Speaking of students, a study just came out showing that today’s students are more self-centered and less empathetic than students of thirty years ago. Do you think that’s true? This was, after all, a generation raised on “self-esteem” being the name of the game, which let’s face it, is self-esteem more important than caring about other people? If so, it is a shame, because reading poetry itself requires some degree of empathy – of caring what another person is thinking or feeling. To step into another person’s “I” or “You” is to take a leap of imaginative, and yes, empathetic, faith. When I do my persona poetry exercises, I explain to classes about what empathy is, and how persona poetry can help students step into another person’s shoes. It’s also why I purposefully teach books of poetry from many different perspectives in terms of gender, sexuality, race, and class.
I’m looking forward to summer, because now I can focus on writing and sending things out for a bit instead of student work, and maybe setting up some more readings (I had so much fun at the last one it’s made me more enthusiastic – and let me take a moment for a shout out to Seattle poets Michael Schmeltzer and Johnny Horton, who both rocked the house!) and sending out a few manuscripts. I’m still working heavily on revising my latest book manuscript, too – deleting poems, changing lines, updating cover sheets and acknowledgements. Some people take a poetry vacation over the summer, but for me, it’s one of my most productive times in terms of both writing and getting things out into the world.
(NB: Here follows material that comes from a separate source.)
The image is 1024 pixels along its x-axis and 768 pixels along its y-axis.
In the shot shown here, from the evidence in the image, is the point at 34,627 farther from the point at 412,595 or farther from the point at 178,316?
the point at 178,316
I’ve also volunteered for not one, not two, but three book review assignments in the next month or so. Yikes! A lot of work, but I felt the last year or so with all the health challenges I hadn’t been able to do as much reviewing, and I feel like it’s important for women to get out there and get in the critical conversation, right?
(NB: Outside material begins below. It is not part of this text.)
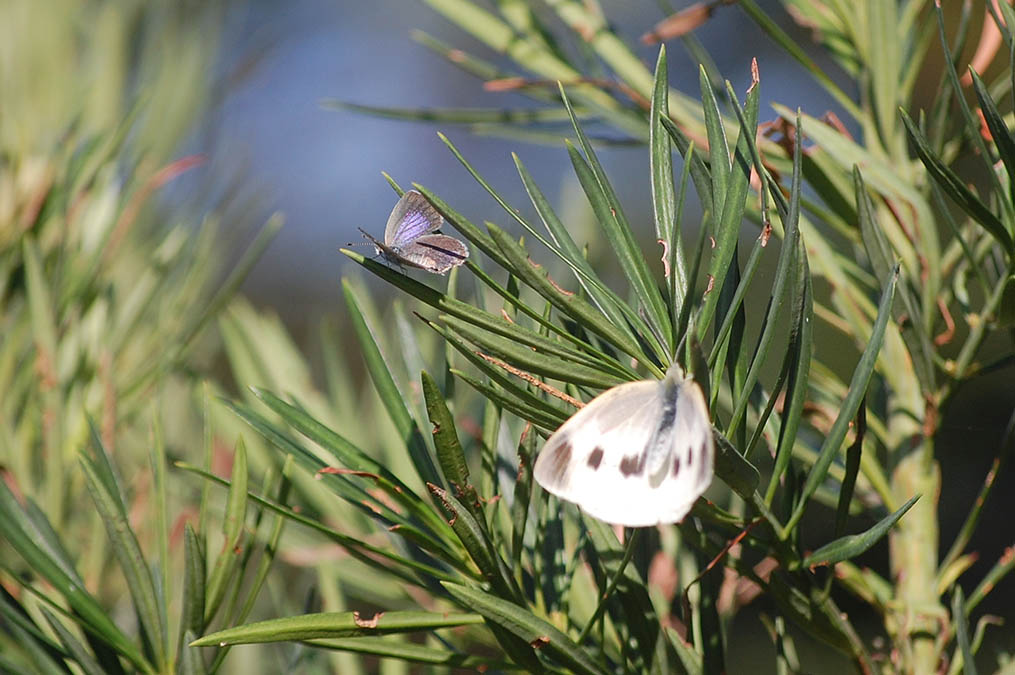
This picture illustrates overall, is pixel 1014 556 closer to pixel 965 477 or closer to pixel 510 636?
pixel 510 636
And I’m planning a trip up to Seattle – with maybe a stopover in Portland for my MFA reunion reception – in a couple of weeks, and trying to get things in line for that. Figuring out gluten-free eating is much easier in Seattle than San Francisco, surprisingly enough. Although San Fran did just open up an all grilled-cheese-sandwich restaurant with the option for house-made, gluten-free bread, so points for that. Of course, here in Napa, I have Pica Pica, my gracious fallback in Venezualan gluten-free food.